Recent experience demonstrates the strength and flexibility of value chain models in helping NOCs make sense of trade-offs and competing demands across the value chain, and the magnitude of the financial benefits (Exhibit 4).


Value chain optimization models have material and immediate benefits for NOCs


Each value chain optimization model is unique and specifically tailored to each NOC’s key challenges and objectives. However, in most cases, the development of a value chain optimization model starts with the mapping of the physical network of infrastructure and the actual and planned flows of oil, gas, and other products across the network. The second step is to identify the key nodes where alternative options for the allocation of hydrocarbons exist, or are feasible, for example in the allocation of crude oil to domestic refining or to export (Exhibit 5). The third step involves converting the network into a numerical model that includes all key information required to develop scenarios and test the impact of different scenarios on the portfolio.
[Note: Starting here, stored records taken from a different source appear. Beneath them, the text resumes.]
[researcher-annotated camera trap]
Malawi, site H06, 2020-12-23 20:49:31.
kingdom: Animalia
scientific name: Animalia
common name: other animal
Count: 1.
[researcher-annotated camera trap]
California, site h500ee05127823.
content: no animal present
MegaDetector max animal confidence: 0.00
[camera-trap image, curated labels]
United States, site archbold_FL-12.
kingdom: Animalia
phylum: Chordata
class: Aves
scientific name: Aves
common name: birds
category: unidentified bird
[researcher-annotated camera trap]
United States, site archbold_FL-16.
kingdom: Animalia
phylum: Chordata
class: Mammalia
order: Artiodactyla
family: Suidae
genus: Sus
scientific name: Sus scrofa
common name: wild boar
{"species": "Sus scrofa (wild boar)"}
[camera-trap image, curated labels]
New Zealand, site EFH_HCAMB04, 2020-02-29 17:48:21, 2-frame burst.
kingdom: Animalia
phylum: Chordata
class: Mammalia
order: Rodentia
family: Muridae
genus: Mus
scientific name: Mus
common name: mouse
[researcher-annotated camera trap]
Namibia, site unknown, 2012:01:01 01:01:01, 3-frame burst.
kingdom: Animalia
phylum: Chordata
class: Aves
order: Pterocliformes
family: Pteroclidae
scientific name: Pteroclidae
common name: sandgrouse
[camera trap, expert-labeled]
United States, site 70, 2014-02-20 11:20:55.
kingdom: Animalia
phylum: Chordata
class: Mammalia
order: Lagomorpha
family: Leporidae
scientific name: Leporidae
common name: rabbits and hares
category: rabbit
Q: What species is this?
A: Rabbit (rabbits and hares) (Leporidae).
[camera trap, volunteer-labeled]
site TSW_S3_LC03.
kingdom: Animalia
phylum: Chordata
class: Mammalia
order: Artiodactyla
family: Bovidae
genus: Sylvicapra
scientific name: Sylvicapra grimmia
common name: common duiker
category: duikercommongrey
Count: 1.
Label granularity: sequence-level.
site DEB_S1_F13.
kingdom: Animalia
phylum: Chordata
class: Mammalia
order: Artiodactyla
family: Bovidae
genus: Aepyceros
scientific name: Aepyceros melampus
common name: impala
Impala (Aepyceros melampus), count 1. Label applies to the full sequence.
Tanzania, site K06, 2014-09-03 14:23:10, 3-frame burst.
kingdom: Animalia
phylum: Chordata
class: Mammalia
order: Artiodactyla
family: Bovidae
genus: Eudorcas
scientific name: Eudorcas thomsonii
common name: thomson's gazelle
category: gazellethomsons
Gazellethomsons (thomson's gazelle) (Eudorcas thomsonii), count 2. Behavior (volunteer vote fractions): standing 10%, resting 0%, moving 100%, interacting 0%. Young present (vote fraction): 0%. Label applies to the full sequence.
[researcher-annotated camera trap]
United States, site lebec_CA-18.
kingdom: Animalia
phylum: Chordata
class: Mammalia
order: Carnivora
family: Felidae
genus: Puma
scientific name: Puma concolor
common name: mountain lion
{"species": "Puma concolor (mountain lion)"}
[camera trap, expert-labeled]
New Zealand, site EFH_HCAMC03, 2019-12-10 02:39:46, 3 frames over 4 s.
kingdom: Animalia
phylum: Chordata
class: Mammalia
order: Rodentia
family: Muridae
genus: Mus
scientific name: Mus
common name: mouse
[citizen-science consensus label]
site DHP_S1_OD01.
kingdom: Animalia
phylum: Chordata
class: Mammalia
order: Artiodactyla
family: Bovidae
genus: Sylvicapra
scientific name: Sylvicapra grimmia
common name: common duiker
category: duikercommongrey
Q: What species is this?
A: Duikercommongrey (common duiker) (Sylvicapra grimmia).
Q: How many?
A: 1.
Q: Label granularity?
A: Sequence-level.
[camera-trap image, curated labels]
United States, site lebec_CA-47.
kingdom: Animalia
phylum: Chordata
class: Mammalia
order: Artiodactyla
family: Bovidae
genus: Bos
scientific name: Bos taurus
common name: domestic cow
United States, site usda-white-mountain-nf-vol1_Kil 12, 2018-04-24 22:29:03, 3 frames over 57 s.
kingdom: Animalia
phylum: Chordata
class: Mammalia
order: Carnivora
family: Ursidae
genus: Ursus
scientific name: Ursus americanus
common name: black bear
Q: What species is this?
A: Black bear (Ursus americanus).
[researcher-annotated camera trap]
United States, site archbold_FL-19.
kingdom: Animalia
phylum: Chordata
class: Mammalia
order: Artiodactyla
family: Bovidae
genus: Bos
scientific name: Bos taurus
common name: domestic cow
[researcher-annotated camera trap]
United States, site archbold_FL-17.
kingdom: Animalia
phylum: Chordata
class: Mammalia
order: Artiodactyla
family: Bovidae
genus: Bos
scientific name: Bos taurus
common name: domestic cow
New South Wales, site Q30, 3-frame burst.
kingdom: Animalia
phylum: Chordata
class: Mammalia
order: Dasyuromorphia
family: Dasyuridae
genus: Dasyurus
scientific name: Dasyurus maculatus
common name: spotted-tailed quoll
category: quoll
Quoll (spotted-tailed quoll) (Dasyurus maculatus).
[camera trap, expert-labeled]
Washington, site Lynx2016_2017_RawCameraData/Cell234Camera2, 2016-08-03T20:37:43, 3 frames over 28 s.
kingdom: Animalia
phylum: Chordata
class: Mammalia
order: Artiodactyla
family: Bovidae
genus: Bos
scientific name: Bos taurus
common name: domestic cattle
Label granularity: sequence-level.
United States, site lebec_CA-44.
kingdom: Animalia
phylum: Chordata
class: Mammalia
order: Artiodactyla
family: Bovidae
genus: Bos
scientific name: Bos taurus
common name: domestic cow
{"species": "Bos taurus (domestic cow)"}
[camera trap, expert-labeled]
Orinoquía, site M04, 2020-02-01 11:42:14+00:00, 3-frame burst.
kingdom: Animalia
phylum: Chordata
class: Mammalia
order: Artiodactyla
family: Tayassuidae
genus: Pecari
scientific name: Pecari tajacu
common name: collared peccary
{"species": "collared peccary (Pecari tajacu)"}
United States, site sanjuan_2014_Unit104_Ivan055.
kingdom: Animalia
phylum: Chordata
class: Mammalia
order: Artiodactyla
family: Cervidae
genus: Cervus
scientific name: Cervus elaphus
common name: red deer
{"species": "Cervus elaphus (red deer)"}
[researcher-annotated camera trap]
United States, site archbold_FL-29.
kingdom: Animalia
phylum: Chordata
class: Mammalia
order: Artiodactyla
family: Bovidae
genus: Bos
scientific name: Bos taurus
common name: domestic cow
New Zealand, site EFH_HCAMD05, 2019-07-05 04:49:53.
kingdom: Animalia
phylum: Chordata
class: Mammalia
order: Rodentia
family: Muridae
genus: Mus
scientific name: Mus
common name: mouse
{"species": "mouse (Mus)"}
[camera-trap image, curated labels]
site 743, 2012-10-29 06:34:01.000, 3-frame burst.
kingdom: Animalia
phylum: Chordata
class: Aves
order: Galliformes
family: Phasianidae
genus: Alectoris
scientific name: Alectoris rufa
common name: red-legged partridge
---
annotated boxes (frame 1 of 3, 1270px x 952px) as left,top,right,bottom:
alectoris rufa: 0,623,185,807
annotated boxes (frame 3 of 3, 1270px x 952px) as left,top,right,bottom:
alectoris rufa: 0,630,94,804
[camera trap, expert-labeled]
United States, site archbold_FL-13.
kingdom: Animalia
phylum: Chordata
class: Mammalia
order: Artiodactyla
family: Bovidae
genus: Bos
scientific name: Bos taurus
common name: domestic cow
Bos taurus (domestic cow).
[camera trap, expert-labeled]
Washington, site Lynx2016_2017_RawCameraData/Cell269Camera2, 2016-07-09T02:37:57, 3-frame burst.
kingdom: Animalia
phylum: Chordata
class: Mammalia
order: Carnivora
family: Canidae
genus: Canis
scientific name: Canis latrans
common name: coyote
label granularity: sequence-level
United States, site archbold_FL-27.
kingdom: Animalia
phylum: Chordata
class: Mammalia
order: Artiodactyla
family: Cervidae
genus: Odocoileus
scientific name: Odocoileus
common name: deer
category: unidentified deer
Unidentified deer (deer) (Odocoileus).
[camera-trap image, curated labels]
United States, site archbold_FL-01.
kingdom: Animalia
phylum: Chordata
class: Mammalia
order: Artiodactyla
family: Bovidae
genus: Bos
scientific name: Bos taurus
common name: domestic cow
Schematic oil and gas value chain network and optimization model structure


Much of the data required to populate the model, such as upstream production and operating cost forecasts, is derived from the integrated planning process. Additional information such as macroeconomic assumptions, plant capacities, plant yields, and conversion costs is added to allow the model to be able to calculate the value of each element of the portfolio in each scenario.

Typically, the value chain optimization model will provide a “base” net present value (NPV) of the portfolio and each of its components, based on the latest integrated planning input data. The impact of potential alternative options on the portfolio’s NPV can be assessed with reference to the base NPV, and each option characterized in terms of capital investment requirement and ease of implementation (Exhibit 6). The most common approach is to optimize based on portfolio value. However, models are highly flexible and can be customized to investigate a wide range of parameters, for example, employment generation, power requirements, or greenhouse gas emissions.


Value chain optimization models typically show the impact of options on base portfolio value


Conclusion

The benefits of implementing an integrated planning process and developing a value chain optimization model can be immediate and tangible. Prioritizing projects and investments, and identifying and addressing bottlenecks, results in more efficient use of resources to maximize production and reduced deferment of production. This comes hand-in-hand with the increased ability to benchmark and optimize costs across the portfolio, and to direct capital toward the highest-performing assets. Finally, an important additional benefit to NOCs is the increased collaboration and teamwork that comes as a consequence of treating planning as an integrated exercise, and emphasizing the NOC portfolio as an integrated, interconnected set of assets that act together to maximize the value of every molecule of oil and gas resources.